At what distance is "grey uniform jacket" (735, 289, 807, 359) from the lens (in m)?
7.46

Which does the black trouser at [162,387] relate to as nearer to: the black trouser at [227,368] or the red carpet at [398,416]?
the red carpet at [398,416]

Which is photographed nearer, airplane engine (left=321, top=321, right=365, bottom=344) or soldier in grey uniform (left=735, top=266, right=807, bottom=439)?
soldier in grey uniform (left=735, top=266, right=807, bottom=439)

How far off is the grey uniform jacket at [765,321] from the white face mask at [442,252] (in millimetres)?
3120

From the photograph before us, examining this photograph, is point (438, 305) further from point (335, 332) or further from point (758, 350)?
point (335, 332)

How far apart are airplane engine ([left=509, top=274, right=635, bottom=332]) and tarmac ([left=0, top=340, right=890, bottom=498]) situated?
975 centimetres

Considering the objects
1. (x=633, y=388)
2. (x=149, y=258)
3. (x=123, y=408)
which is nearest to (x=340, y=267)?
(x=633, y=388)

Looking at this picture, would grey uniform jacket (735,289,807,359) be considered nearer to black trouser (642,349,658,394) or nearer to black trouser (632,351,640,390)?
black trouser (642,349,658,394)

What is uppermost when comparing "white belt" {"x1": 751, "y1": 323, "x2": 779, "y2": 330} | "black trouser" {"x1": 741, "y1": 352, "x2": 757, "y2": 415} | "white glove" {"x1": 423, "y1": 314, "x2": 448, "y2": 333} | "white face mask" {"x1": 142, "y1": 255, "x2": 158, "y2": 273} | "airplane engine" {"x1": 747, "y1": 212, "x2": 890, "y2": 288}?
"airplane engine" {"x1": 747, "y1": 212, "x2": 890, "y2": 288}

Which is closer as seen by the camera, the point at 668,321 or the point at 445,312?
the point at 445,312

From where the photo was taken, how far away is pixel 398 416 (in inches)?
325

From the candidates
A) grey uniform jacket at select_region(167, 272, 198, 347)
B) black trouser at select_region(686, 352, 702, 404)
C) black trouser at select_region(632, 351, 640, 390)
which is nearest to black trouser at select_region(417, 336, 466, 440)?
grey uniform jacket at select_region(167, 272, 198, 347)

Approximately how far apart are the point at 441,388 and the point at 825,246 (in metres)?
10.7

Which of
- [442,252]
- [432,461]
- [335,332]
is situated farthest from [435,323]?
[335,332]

::::::

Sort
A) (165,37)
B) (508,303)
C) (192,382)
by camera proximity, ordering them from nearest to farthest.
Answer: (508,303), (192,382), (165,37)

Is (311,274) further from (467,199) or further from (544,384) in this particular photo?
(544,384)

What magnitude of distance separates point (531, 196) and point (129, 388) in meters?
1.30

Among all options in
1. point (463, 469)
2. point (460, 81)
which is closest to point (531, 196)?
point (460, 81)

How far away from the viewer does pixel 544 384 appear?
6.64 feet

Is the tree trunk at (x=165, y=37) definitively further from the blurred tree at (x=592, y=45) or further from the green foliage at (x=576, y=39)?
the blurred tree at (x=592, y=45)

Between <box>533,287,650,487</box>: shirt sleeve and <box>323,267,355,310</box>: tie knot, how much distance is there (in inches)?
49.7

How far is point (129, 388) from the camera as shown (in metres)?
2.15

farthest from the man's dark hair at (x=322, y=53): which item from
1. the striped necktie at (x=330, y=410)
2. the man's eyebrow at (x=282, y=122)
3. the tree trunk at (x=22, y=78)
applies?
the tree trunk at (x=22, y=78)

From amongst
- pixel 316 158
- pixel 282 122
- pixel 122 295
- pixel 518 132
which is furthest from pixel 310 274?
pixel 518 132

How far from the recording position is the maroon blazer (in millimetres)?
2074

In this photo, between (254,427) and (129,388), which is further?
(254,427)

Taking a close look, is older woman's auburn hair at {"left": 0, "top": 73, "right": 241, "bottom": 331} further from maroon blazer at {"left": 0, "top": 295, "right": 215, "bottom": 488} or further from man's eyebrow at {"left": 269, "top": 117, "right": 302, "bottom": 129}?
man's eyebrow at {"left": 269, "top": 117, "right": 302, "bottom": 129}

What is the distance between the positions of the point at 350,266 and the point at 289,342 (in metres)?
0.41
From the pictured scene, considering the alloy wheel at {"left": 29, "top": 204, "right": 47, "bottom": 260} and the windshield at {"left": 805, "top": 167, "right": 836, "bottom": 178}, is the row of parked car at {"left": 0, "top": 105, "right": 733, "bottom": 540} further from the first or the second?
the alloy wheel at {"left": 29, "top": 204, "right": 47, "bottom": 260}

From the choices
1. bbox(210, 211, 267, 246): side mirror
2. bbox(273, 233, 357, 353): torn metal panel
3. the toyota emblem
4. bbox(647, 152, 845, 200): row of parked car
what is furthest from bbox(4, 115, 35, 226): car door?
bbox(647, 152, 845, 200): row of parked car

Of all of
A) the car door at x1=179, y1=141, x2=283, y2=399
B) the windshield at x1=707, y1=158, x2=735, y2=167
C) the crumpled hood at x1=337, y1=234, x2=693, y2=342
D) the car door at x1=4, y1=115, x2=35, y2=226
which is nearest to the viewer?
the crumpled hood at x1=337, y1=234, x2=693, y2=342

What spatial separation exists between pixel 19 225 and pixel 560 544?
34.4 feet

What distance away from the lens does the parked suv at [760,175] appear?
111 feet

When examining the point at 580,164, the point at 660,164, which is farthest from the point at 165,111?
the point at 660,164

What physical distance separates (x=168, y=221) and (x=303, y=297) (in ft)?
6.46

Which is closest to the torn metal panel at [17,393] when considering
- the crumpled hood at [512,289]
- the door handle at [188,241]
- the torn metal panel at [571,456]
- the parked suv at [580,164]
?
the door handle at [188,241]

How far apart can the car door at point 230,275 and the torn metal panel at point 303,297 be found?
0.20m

::::::

- **Your objective**: Please pick out each line in the rows above that contains the word "situated" and copy those lines out.

- **Solution for this problem**:
How far apart are airplane engine ([left=509, top=274, right=635, bottom=332]) and tarmac ([left=0, top=340, right=890, bottom=498]) situated?
is situated farthest from [435,323]?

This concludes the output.